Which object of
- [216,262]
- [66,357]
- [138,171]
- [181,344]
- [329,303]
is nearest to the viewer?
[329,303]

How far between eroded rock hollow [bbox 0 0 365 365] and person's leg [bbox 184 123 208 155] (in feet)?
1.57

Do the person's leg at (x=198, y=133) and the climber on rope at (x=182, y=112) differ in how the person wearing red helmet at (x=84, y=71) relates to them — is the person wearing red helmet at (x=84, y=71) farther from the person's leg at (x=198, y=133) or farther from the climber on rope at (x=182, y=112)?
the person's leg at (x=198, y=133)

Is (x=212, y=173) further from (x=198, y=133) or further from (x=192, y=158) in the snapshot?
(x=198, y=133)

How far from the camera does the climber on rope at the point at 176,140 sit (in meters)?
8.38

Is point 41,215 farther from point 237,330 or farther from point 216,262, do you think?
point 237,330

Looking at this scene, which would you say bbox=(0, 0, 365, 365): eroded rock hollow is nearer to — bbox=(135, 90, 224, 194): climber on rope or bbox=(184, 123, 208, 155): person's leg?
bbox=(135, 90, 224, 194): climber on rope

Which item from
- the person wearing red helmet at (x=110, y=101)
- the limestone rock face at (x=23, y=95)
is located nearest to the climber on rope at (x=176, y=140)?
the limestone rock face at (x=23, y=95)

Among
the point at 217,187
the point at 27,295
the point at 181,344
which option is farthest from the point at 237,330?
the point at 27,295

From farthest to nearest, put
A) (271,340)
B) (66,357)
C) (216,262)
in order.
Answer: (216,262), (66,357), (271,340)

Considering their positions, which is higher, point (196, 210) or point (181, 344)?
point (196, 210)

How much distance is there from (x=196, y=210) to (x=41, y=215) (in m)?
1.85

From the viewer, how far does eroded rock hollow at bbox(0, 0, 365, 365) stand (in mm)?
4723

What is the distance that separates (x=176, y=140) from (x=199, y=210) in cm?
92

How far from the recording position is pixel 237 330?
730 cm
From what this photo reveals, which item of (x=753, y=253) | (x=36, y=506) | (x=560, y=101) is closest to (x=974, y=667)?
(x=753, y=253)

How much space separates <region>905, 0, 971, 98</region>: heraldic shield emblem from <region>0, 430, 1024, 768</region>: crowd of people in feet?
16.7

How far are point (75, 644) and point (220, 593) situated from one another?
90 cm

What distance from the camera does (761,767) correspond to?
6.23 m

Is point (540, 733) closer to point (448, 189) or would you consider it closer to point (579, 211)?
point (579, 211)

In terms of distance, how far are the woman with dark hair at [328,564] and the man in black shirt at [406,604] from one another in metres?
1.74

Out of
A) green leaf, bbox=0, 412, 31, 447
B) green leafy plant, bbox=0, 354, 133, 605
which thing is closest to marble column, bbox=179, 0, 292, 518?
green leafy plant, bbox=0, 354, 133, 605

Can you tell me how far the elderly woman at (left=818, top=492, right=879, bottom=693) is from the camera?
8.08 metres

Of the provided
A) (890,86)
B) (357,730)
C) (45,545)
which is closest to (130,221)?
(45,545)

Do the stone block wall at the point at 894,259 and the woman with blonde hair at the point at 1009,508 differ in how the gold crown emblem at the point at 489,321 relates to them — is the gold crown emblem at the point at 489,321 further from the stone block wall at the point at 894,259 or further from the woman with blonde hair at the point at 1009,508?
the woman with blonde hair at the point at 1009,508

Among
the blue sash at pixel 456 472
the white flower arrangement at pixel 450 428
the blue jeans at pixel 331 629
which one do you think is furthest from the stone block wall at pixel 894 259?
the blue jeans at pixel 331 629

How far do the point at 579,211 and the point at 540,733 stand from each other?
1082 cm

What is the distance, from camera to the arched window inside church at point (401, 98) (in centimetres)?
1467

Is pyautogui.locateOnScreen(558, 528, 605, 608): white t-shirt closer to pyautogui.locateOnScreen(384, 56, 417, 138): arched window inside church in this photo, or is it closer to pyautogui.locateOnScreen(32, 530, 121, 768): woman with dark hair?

:: Problem statement ::
Set down verbatim every line of the material above, from the line containing "How much space" down through the final line of the material, both ends included.

:: Correct response ::
How much space separates <region>905, 0, 971, 98</region>: heraldic shield emblem from <region>0, 430, 1024, 768</region>: crowd of people in feet?
16.7

How far are point (75, 644) and point (220, 593) situated from one another?
90 cm

What distance from the camera does (761,767) correspond to?
6.23 m

Is point (540, 733) closer to point (448, 189) or would you consider it closer to point (579, 211)?
point (579, 211)

In terms of distance, how far are the woman with dark hair at [328,564] and the man in black shirt at [406,604] from one another in metres?
1.74

Out of
A) green leaf, bbox=0, 412, 31, 447
B) green leafy plant, bbox=0, 354, 133, 605
which thing is closest to marble column, bbox=179, 0, 292, 518?
green leafy plant, bbox=0, 354, 133, 605

Can you tell me how far the elderly woman at (left=818, top=492, right=879, bottom=693) is from the camera?
8.08 metres

Of the provided
A) (890,86)
B) (357,730)
C) (45,545)
which is closest to (130,221)?
(45,545)

Do the stone block wall at the point at 894,259 and the woman with blonde hair at the point at 1009,508 differ in how the gold crown emblem at the point at 489,321 relates to them — is the gold crown emblem at the point at 489,321 further from the stone block wall at the point at 894,259 or further from the woman with blonde hair at the point at 1009,508?
the woman with blonde hair at the point at 1009,508

Among
the blue sash at pixel 456 472
the white flower arrangement at pixel 450 428
the blue jeans at pixel 331 629
which one do you think is furthest from the stone block wall at pixel 894 259?
the blue jeans at pixel 331 629

How far do the point at 579,211 and the point at 540,733 stand from each other?
1082 cm

What is the distance, from camera to the arched window inside church at point (401, 98) (in centimetres)?
1467

Is pyautogui.locateOnScreen(558, 528, 605, 608): white t-shirt closer to pyautogui.locateOnScreen(384, 56, 417, 138): arched window inside church in this photo, or is it closer to pyautogui.locateOnScreen(32, 530, 121, 768): woman with dark hair?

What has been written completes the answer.